= The problem =
Word for word, print each line of the listing below; pictures stay out.

** BEGIN Supplied material **

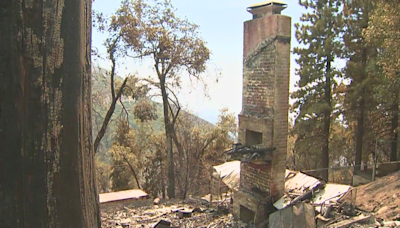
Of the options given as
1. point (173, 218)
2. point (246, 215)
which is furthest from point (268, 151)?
point (173, 218)

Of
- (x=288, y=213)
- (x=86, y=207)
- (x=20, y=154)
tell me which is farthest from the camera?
(x=288, y=213)

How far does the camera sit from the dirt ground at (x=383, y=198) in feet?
25.0

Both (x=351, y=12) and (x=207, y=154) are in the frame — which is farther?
(x=207, y=154)

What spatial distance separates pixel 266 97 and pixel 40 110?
758cm

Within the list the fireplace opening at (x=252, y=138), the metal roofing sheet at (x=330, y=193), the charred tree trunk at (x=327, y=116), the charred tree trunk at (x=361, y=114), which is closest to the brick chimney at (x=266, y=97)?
the fireplace opening at (x=252, y=138)

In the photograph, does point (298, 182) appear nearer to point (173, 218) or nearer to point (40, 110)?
point (173, 218)

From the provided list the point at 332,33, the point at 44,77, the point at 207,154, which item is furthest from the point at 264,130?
the point at 207,154

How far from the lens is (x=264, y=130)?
27.7 ft

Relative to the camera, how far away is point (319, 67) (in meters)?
16.3

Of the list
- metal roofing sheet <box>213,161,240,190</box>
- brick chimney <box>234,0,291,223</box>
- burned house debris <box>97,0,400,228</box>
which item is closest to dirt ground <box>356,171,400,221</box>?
burned house debris <box>97,0,400,228</box>

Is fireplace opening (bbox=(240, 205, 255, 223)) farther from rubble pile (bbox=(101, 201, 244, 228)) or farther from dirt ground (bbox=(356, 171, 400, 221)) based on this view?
dirt ground (bbox=(356, 171, 400, 221))

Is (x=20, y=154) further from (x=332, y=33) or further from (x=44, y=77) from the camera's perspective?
(x=332, y=33)

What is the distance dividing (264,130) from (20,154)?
7687mm

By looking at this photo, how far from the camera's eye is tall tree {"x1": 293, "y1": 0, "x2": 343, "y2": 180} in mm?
15695
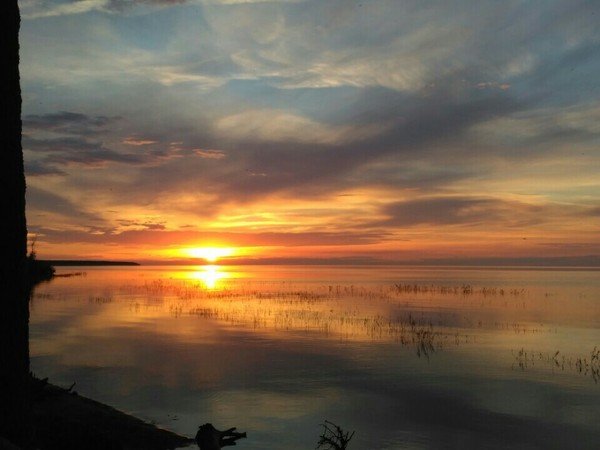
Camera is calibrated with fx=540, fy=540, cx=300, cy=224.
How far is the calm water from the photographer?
18062mm

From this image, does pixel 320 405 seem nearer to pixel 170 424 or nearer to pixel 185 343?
pixel 170 424

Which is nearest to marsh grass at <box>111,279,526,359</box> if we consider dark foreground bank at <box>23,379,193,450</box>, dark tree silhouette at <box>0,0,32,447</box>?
dark foreground bank at <box>23,379,193,450</box>

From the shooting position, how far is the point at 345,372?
25969mm

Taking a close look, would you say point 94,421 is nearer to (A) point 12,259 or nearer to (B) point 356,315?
(A) point 12,259

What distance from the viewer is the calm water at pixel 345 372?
18.1m

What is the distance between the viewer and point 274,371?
85.6 ft

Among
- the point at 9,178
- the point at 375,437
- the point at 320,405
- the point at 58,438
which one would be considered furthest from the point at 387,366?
the point at 9,178

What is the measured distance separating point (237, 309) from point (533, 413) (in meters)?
38.3

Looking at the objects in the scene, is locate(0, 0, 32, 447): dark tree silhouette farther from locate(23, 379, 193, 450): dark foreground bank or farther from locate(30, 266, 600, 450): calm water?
locate(30, 266, 600, 450): calm water

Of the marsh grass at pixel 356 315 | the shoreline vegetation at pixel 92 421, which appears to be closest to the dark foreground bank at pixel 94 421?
the shoreline vegetation at pixel 92 421

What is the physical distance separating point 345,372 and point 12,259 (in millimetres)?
20069

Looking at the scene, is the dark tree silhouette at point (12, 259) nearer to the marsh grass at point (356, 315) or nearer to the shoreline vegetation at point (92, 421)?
the shoreline vegetation at point (92, 421)

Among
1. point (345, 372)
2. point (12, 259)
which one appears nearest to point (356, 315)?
point (345, 372)

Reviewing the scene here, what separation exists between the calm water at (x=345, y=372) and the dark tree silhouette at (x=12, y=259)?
9073 millimetres
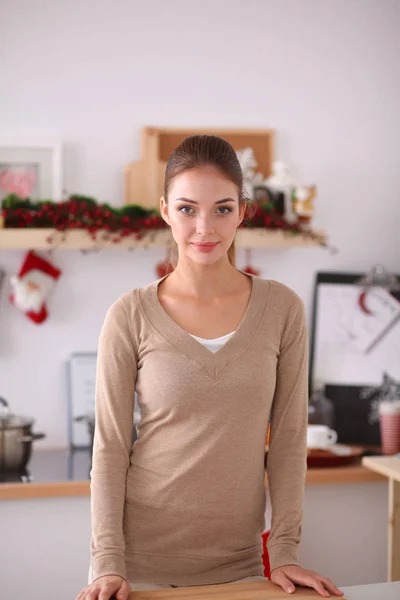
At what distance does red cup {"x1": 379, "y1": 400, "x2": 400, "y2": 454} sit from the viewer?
2.57 metres

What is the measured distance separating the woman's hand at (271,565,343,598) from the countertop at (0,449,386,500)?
44.5 inches

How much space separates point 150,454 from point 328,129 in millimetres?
1927

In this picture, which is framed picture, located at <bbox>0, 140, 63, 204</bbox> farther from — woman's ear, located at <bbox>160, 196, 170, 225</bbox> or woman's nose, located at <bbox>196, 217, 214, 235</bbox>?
woman's nose, located at <bbox>196, 217, 214, 235</bbox>

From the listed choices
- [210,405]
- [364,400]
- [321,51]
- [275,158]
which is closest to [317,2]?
[321,51]

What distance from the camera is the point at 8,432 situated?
7.77 feet

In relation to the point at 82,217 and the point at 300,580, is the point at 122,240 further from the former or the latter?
the point at 300,580

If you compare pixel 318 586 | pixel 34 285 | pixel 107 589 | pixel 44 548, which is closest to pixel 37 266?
pixel 34 285

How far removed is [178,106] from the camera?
2.79 m

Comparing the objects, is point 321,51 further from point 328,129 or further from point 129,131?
point 129,131

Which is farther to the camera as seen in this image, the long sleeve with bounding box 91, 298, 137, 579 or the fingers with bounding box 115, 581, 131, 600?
the long sleeve with bounding box 91, 298, 137, 579

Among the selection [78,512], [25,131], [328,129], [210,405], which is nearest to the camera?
[210,405]

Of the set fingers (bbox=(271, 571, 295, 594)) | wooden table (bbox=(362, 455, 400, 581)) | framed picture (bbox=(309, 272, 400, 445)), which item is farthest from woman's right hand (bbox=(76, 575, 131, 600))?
framed picture (bbox=(309, 272, 400, 445))

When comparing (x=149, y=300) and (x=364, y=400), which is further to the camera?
(x=364, y=400)

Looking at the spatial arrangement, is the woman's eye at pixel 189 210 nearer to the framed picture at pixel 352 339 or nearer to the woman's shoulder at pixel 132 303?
the woman's shoulder at pixel 132 303
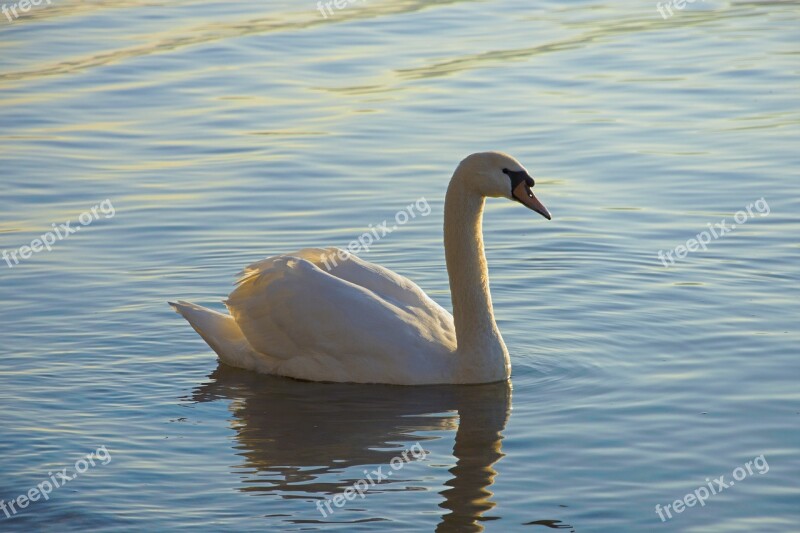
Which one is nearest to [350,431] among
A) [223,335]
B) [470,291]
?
[470,291]

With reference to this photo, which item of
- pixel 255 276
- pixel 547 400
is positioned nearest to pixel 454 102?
pixel 255 276

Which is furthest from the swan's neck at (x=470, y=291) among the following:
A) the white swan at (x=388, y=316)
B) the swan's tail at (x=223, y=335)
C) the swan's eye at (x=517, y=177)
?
the swan's tail at (x=223, y=335)

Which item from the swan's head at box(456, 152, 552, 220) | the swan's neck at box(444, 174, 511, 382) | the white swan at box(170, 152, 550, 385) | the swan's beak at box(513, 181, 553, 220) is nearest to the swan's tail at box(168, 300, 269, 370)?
the white swan at box(170, 152, 550, 385)

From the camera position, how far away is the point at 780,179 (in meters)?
15.1

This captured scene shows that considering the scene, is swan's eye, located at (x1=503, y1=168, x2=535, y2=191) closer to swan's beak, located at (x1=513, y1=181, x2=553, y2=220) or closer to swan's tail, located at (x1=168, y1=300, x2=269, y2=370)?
swan's beak, located at (x1=513, y1=181, x2=553, y2=220)

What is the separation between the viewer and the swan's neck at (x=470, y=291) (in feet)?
33.9

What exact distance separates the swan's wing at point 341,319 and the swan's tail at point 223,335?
3.7 inches

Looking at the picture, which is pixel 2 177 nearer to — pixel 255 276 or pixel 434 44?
pixel 255 276

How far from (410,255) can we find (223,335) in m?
2.62

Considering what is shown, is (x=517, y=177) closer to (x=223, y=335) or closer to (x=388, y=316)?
(x=388, y=316)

** END Supplied material **

= Response =
Of the options given as
1. point (173, 218)
2. point (246, 215)
which is furthest from point (268, 151)?
point (173, 218)

Of
- (x=288, y=213)
- (x=86, y=207)
- (x=20, y=154)
tell me which is farthest from the camera?
(x=288, y=213)

How far does the camera sit from the dirt ground at (x=383, y=198) in feet?
25.0

Both (x=351, y=12) and (x=207, y=154) are in the frame — which is farther?
(x=207, y=154)

What spatial distance separates pixel 266 97 and pixel 40 110?
758cm

Within the list the fireplace opening at (x=252, y=138), the metal roofing sheet at (x=330, y=193), the charred tree trunk at (x=327, y=116), the charred tree trunk at (x=361, y=114), which is closest to the brick chimney at (x=266, y=97)?
the fireplace opening at (x=252, y=138)

In the photograph, does point (298, 182) appear nearer to point (173, 218) or nearer to point (40, 110)?
point (173, 218)

From the provided list the point at 332,33, the point at 44,77, the point at 207,154, which item is furthest from the point at 264,130?
the point at 207,154

How far from the lens is (x=264, y=130)?
27.7 ft

Relative to the camera, how far away is point (319, 67) (in meters)?
16.3

Of the list
- metal roofing sheet <box>213,161,240,190</box>
- brick chimney <box>234,0,291,223</box>
- burned house debris <box>97,0,400,228</box>
which item is closest to dirt ground <box>356,171,400,221</box>?
burned house debris <box>97,0,400,228</box>

Is fireplace opening (bbox=(240, 205, 255, 223)) farther from rubble pile (bbox=(101, 201, 244, 228)) or farther from dirt ground (bbox=(356, 171, 400, 221)) based on this view?
dirt ground (bbox=(356, 171, 400, 221))

Is (x=20, y=154) further from (x=332, y=33) or further from (x=44, y=77) from the camera's perspective?
(x=332, y=33)

What is the distance dividing (264,130) from (20,154)?
7687mm

By looking at this photo, how far from the camera's eye is tall tree {"x1": 293, "y1": 0, "x2": 343, "y2": 180} in mm?
15695
Camera is calibrated with fx=540, fy=540, cx=300, cy=224.
How far is the calm water from the photographer?
18062mm

From this image, does pixel 320 405 seem nearer to pixel 170 424 or nearer to pixel 185 343?
pixel 170 424

Which is nearest to marsh grass at <box>111,279,526,359</box> if we consider dark foreground bank at <box>23,379,193,450</box>, dark tree silhouette at <box>0,0,32,447</box>?
dark foreground bank at <box>23,379,193,450</box>

From the shooting position, how far is the point at 345,372?
25969mm

Taking a close look, would you say point 94,421 is nearer to (A) point 12,259 or nearer to (B) point 356,315?
(A) point 12,259

What distance from the viewer is the calm water at pixel 345 372?
18.1m

What is the distance between the viewer and point 274,371?
85.6 ft

Among
- the point at 9,178
- the point at 375,437
- the point at 320,405
- the point at 58,438
which one would be considered furthest from the point at 387,366?
the point at 9,178

What is the measured distance separating point (237, 309) from point (533, 413) (in meters)?
38.3

Looking at the objects in the scene, is locate(0, 0, 32, 447): dark tree silhouette farther from locate(23, 379, 193, 450): dark foreground bank or farther from locate(30, 266, 600, 450): calm water?
locate(30, 266, 600, 450): calm water

Of the marsh grass at pixel 356 315 | the shoreline vegetation at pixel 92 421, which appears to be closest to the dark foreground bank at pixel 94 421?
the shoreline vegetation at pixel 92 421

What is the physical distance separating point 345,372 and point 12,259 (in millimetres)?
20069

Looking at the scene, is the dark tree silhouette at point (12, 259) nearer to the marsh grass at point (356, 315) or nearer to the shoreline vegetation at point (92, 421)?
the shoreline vegetation at point (92, 421)

Among
1. point (345, 372)
2. point (12, 259)
which one appears nearest to point (356, 315)?
point (345, 372)

Reviewing the scene here, what separation exists between the calm water at (x=345, y=372) and the dark tree silhouette at (x=12, y=259)?
9073 millimetres
At what distance does red cup {"x1": 379, "y1": 400, "x2": 400, "y2": 454} sit from the viewer?
2.57 metres

What is the measured distance separating the woman's hand at (271,565,343,598) from the countertop at (0,449,386,500)?
44.5 inches

How much space separates point 150,454 from point 328,129 in millimetres?
1927

In this picture, which is framed picture, located at <bbox>0, 140, 63, 204</bbox> farther from — woman's ear, located at <bbox>160, 196, 170, 225</bbox> or woman's nose, located at <bbox>196, 217, 214, 235</bbox>?
woman's nose, located at <bbox>196, 217, 214, 235</bbox>

From the listed choices
- [210,405]
- [364,400]
- [321,51]
- [275,158]
which is closest to [317,2]?
[321,51]

What distance from the camera is the point at 8,432 situated?
7.77 feet

In relation to the point at 82,217 and the point at 300,580, is the point at 122,240 further from the former or the latter?
the point at 300,580

If you compare pixel 318 586 | pixel 34 285 | pixel 107 589 | pixel 44 548, which is closest to pixel 37 266?
pixel 34 285

How far removed is [178,106] from the camera?
2.79 m

Comparing the objects, is point 321,51 further from point 328,129 or further from point 129,131?
point 129,131

Which is farther to the camera as seen in this image, the long sleeve with bounding box 91, 298, 137, 579 or the fingers with bounding box 115, 581, 131, 600?
the long sleeve with bounding box 91, 298, 137, 579

Among the selection [78,512], [25,131], [328,129], [210,405], which is nearest to the camera?
[210,405]

Of the set fingers (bbox=(271, 571, 295, 594)) | wooden table (bbox=(362, 455, 400, 581)) | framed picture (bbox=(309, 272, 400, 445)), which item is farthest from woman's right hand (bbox=(76, 575, 131, 600))?
framed picture (bbox=(309, 272, 400, 445))

When comparing (x=149, y=300) and (x=364, y=400), which is further to the camera?
(x=364, y=400)

Looking at the spatial arrangement, is the woman's eye at pixel 189 210 nearer to the framed picture at pixel 352 339 or nearer to the woman's shoulder at pixel 132 303?
the woman's shoulder at pixel 132 303
Which one is nearest to [350,431] among
A) [223,335]
B) [470,291]
?
[470,291]

With reference to this photo, which item of
- pixel 255 276
- pixel 547 400
is positioned nearest to pixel 454 102?
pixel 255 276

Which is furthest from the swan's neck at (x=470, y=291) among the following:
A) the white swan at (x=388, y=316)
B) the swan's tail at (x=223, y=335)
C) the swan's eye at (x=517, y=177)
?
the swan's tail at (x=223, y=335)

Which item from the swan's head at box(456, 152, 552, 220) | the swan's neck at box(444, 174, 511, 382) | the white swan at box(170, 152, 550, 385) | the swan's beak at box(513, 181, 553, 220) is nearest to the swan's tail at box(168, 300, 269, 370)?
the white swan at box(170, 152, 550, 385)

From the camera position, how far away is the point at 780,179 (in meters)?
15.1

This captured scene shows that considering the scene, is swan's eye, located at (x1=503, y1=168, x2=535, y2=191) closer to swan's beak, located at (x1=513, y1=181, x2=553, y2=220) or closer to swan's tail, located at (x1=168, y1=300, x2=269, y2=370)?
swan's beak, located at (x1=513, y1=181, x2=553, y2=220)

What is the separation between the viewer and the swan's neck at (x=470, y=291) (in feet)?
33.9

What exact distance separates the swan's wing at point 341,319 and the swan's tail at point 223,335?
3.7 inches

Looking at the picture, which is pixel 2 177 nearer to — pixel 255 276 or pixel 434 44?
pixel 255 276

How far from (410,255) can we find (223,335) in m?
2.62

Considering what is shown, is (x=517, y=177) closer to (x=223, y=335) or closer to (x=388, y=316)?
(x=388, y=316)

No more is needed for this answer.